All good questions, first I'd like to start with a short video about interconnectedness and how we awaken to the world and those around us:
Allan Watts is an author, philosopher and well respected individual, his words inspire many, and in listening to him and in searching for myself. I will first answer the Question: What keeps you going? I immensely enjoy helping other people, while it might seem silly to some, this is why I like a tax return, it's personal information that you are trying to take and get an individual the best results possible, I kind of look at it as doing a puzzle. This is also why I enjoy blogging, hoping that others look at me and see me as an inspiration to keep going, to keep striving for something better, that they can do it, and that we will be successful.
Along the same lines it's funny how everything falls into place, but Emma did a wonderful video talking about overcoming bad feelings:
well apparently I can't embed this video: https://www.youtube.com/watch?v=mpDPhBBQqxI&feature=c4-overview-vl
I did share it on my profile if you prefer to watch it that way. So, what led me to see these videos, what let me to search for the how in the happiness factor?
I'll tell you, I have been delving back into my spirituality and looking at the fact that emotionally and mentally I should be able to be rather stable no matter what the world throws at me. Yes I have good days and bad days, as we all do. But on the large, similar to the line from the new Will Smith movie, 'After Earth,' "Fear does not exist, it is a creation of the mind, and if we stop living in the future then we can be free of fear." I have read parts of and will likely revisit it, Eckhart Tolle's 'The Power of Now.' But this idea that fear, and unhappiness are constructs of the mind really resonated with me, it really isn't how much stuff or what we have in life or even what we leave behind that is important, but really happiness is truly about what we believe and our expectations of the future. If for example we expect a movie to be really good but it is only mediocre we will be disappointed, but if we expect that same movie to be bad when we go into the movie and its mediocre then we are pleasantly surprised. So why hold these expectations of the future?
All of this talk about constructs and beings and spirituality, along with faith and expectations got me thinking along the line of: 'well ok, if expectations and our mind constructs this fear and unhappiness, then how do we get around it?' I know I'm answering a question with a question, but it's part of the journey that leads us to the answer, the real root in looking at everything isn't knowing what needs to be done but the 'how.' So I moved forward from these ideas considering spirituality and faith in something beyond the physical world as the 'how.' I have held to and taken parts of many religions in what I had previously held to, and understand that most basic level teachings of many religions can be found to be the same. Love and be loved, respect those people around you, if you follow these two rules they can generally apply to everything else written after them.
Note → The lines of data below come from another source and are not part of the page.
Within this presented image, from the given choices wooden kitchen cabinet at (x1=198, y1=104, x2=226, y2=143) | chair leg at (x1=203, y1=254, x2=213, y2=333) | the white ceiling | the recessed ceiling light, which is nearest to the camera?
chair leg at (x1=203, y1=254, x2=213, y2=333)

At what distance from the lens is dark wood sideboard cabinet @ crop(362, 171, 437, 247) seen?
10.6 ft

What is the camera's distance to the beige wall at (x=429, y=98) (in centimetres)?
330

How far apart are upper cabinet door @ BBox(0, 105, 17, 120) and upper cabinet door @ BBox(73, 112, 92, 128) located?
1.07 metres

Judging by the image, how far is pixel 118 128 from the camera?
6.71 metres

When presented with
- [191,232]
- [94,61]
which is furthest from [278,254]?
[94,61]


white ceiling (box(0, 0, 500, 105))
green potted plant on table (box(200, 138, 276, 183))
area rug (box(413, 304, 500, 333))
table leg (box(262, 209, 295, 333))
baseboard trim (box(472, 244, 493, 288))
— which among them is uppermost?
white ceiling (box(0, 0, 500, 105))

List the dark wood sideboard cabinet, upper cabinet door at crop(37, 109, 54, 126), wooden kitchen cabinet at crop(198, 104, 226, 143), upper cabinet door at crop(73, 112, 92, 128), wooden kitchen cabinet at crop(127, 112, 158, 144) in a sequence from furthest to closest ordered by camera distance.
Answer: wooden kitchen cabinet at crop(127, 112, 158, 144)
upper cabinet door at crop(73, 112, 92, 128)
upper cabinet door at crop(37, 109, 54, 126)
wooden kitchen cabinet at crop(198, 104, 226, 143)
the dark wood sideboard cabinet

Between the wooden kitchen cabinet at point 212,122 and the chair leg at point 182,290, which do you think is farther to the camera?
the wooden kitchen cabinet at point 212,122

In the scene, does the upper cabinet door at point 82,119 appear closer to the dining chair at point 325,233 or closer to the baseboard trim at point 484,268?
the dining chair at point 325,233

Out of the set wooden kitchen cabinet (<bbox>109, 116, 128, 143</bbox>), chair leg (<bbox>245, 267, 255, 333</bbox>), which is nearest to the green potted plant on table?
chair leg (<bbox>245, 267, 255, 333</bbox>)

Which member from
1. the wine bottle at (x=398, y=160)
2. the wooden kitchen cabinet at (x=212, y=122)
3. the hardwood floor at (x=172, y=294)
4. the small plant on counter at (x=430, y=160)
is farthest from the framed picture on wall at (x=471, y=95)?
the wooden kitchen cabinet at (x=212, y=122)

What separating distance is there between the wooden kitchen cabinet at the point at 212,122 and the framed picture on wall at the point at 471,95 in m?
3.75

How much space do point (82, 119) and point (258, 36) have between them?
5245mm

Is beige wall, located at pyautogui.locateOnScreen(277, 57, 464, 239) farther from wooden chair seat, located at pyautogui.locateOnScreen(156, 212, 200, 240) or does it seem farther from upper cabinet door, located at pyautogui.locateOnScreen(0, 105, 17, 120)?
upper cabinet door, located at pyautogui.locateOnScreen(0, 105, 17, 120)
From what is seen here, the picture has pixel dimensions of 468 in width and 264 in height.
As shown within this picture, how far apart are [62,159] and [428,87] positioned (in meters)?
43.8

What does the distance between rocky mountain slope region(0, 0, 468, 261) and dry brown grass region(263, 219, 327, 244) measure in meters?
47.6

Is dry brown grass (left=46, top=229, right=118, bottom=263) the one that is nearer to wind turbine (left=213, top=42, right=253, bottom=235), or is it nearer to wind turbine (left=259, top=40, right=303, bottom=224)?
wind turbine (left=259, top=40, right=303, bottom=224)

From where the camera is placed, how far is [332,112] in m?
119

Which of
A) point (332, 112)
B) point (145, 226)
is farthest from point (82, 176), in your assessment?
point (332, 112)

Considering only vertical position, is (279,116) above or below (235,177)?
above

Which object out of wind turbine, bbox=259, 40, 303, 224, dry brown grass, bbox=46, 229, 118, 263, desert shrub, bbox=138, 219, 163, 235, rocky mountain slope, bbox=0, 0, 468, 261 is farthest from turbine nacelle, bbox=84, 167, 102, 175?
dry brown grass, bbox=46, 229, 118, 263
So along that line and along the line of thinking of life as a journey along a path I came across Taoism in my studies of Buddhism way of life and meditation as a tool to help rid the mind of negative thinking. I have been researching and doing a lot of reading from this source: http://www.taoism.net/ .
I'm not trying to convert anyone, or tell anyone what they should believe, I respect every religion and what they mean to the people who believe in them. I am merely stating this is where my own spiritual journey has led me and hope it will help others. So as I look to the future now, I look at how in my job search and in my life because many of our lives are dominated by work or searching for work to make money to survive that I was beginning to lose hope on finding somewhere where I would fit in. Where I would feel like I belonged, where I could find friends, but now I look to the future with hope, I see the light at the end of the tunnel and understand there is a path set out before me. There is a journey that I have to take to get to the end of it, and everything about a journey is enjoying and experiencing the ride to the end, not reaching the end immediately. So, I faced a little bit of adversity, so what? By holding to these beliefs, building a strong core, and loving myself first I can take on the world if I have to, though really I don't even have to do that, because with that strong core and self-love I can begin to cherish others for who they are and open myself further to my own experience while not trying to judge or put others into a 'box' of their own.
On that note, I will end with the happy news that I've reached 12 months on HRT, I saw my endocrinologist and my Estrogen and Testosterone levels are just outside the norm range for a female. So I am continuing with my current medicine regime and now it's just a matter of time. I will raise the money for the other procedures I need, and I am beautiful. Here I share a recent photo, I found a cheap winter coat which I believe is super cute, and I'm liking very much because I look like a girl even in baggy clothes now. It's a big step for me, and I'll continue to make more big steps.